3.) Small files must be supported, but we need not optimize for them. Why? Think of a scenario where such an assumption on workloads is not valid. Solution: Such an assumption is not valid when many small files are stored in a chunk of 64MB which are stored on different chunkservers. In such scenario load balancing is an issue. Hot spots can be created if many clients access these files at same time. 4.) Clients interact with the master for metadata operations, but all databearing communication goes directly to the chunk servers. How does this design help improve the system s performance? Solution: The clients contact the master only for metadata; reading and writing file data go through the chunk server. Besides, prefetching metadata further reduces client master interactions. Reduces load on master results in increase in efficiency. Central point of management. Masters is only involved in control messages
5.) A GFS cluster consists of a single master. What s benefit of having only a single master? What s its potential performance risk? How does GFS minimize such a risk? Sol.) Answered in slide 9. 6.) Each chunk replica is stored as a plain Linux file on a chunk server and is extended only as needed. How does GFS collaborate with chunk server s local file system to store file chunks? What s lazy space allocation and what s its benefit? Sol.) GFS does not store all the useful data on a single chunk rather it distributes it to balance load and disk space on chunk server. With lazy space allocation, the physical allocation of space is delayed as long as possible, until data at the size of the chunk size (in GFS's case, 64 MB) is accumulated. In other words, the decision process that precedes the allocation of a new chunk on disk, is heavily influenced by the size of the data that is to be written. This preference of waiting instead of allocating more chunks based on some other characteristic, minimizes the chance of internal fragmentation (i.e. unused portions of the 64 MB chunk).

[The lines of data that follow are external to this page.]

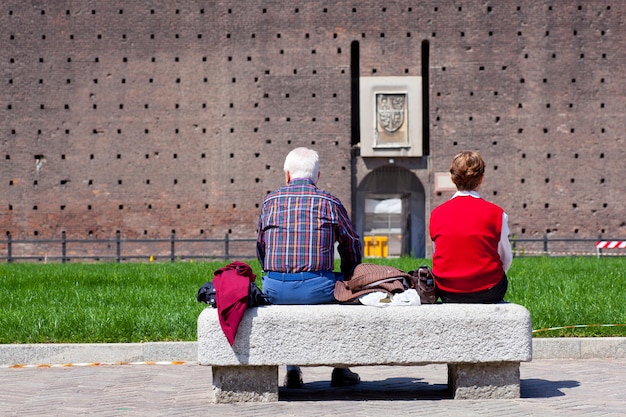 Pareja de ancianos sentados en un banco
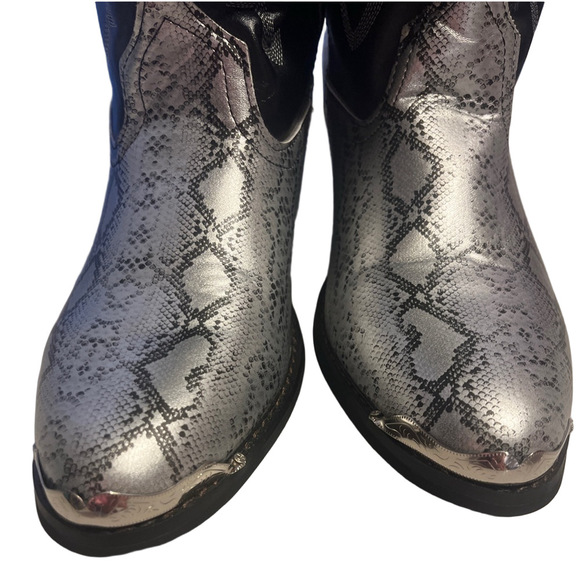 Women’s Western Calf height heeled cowboy boots size 10.5 Silver and Black - Picture 5 of 12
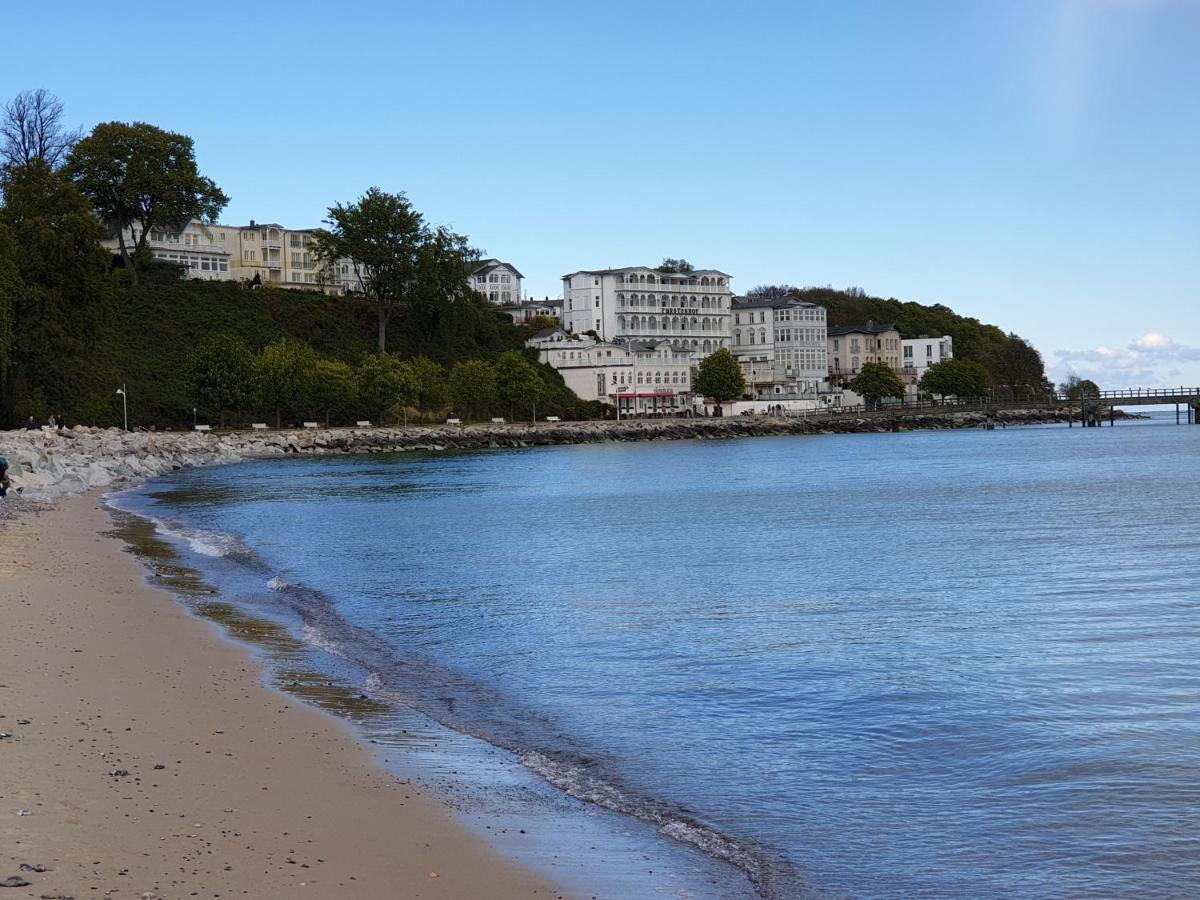 Ferienhaus Ostseeblick Ruegen Sassnitz Bagian luar foto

7.) On the other hand, a large chunks size, even with lazy space allocation, has its disadvantages. Give an example disadvantage. Sol.) Answered in slide 10 8.) One potential concern for this memory only approach is that the number of chunks and hence the capacity of the whole system is limited by how much memory the master has. Why is GFS s master able to keep the metadata in memory? Sol.) Storage should not be a problem as a chunk of size 64MB requires 64bytes of memory. So 20 Million files can be stored in 200MB space. 9.) Since the operation log is critical, we must store it reliably and not make changes visible to clients until metadata changes are made persistent. Explain the role of the log. Sol.) explained in slide 14.
Conclusions: GFS demonstrate how to support large scale processing workloads on commodity hardware. Designed to tolerate frequent component failures. Optimize for huge files that are mostly appended and read. Going for simple solutions eg: Single Master. Finally GFS has met Google s storage needs.. So it must be good.